**Instructions to follow**: Pull out every line of the records below that contains the word "nearest", matching case exactly, and copy each of those lines.

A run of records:
+ + + + +
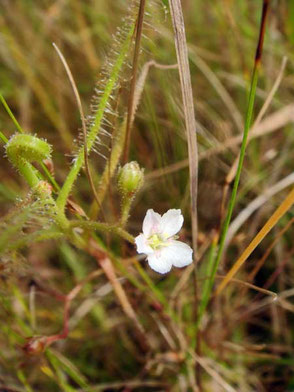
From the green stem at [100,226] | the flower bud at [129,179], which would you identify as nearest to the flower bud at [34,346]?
the green stem at [100,226]

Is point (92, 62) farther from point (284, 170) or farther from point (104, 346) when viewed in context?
point (104, 346)

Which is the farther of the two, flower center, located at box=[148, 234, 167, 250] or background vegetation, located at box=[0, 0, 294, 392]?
background vegetation, located at box=[0, 0, 294, 392]

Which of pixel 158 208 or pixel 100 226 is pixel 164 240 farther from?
pixel 158 208

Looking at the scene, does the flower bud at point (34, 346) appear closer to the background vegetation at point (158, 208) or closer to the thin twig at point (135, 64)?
the background vegetation at point (158, 208)

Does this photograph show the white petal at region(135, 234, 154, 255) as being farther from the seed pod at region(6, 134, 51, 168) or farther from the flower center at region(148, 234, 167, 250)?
the seed pod at region(6, 134, 51, 168)

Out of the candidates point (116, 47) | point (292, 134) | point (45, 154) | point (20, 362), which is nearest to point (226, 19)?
point (292, 134)

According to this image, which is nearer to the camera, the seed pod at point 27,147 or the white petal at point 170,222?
the seed pod at point 27,147

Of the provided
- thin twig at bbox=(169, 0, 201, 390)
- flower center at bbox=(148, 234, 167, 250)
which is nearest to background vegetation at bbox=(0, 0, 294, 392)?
thin twig at bbox=(169, 0, 201, 390)
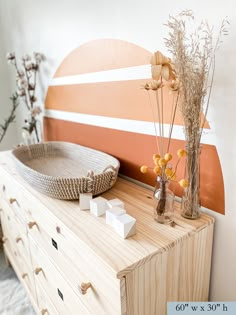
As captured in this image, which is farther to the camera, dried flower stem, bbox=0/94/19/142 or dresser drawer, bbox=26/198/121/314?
dried flower stem, bbox=0/94/19/142

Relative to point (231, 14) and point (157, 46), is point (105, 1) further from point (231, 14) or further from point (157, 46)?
point (231, 14)

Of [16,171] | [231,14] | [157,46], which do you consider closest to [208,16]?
[231,14]

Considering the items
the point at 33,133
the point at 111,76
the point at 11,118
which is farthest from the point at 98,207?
the point at 11,118

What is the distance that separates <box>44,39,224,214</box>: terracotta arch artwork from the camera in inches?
34.6

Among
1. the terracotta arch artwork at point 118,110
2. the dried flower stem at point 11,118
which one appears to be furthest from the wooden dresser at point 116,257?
the dried flower stem at point 11,118

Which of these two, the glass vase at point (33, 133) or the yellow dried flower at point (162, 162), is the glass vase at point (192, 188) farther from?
the glass vase at point (33, 133)

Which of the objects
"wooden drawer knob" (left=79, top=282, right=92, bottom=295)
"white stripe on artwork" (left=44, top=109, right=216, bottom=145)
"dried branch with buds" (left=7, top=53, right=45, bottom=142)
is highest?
"dried branch with buds" (left=7, top=53, right=45, bottom=142)

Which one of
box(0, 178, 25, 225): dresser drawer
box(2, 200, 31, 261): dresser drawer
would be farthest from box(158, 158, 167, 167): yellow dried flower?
box(2, 200, 31, 261): dresser drawer

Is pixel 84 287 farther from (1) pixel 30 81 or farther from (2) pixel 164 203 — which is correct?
(1) pixel 30 81

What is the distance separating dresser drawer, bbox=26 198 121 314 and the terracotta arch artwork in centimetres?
43

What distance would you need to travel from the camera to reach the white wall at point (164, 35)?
+ + + + +
**Result of this task**:
From the green stem at [100,226] | the flower bud at [129,179], which would you identify as nearest to the flower bud at [34,346]?
Out of the candidates point (116, 47) | point (292, 134) | point (45, 154) | point (20, 362), which is nearest to point (226, 19)?
which is nearest to background vegetation at bbox=(0, 0, 294, 392)?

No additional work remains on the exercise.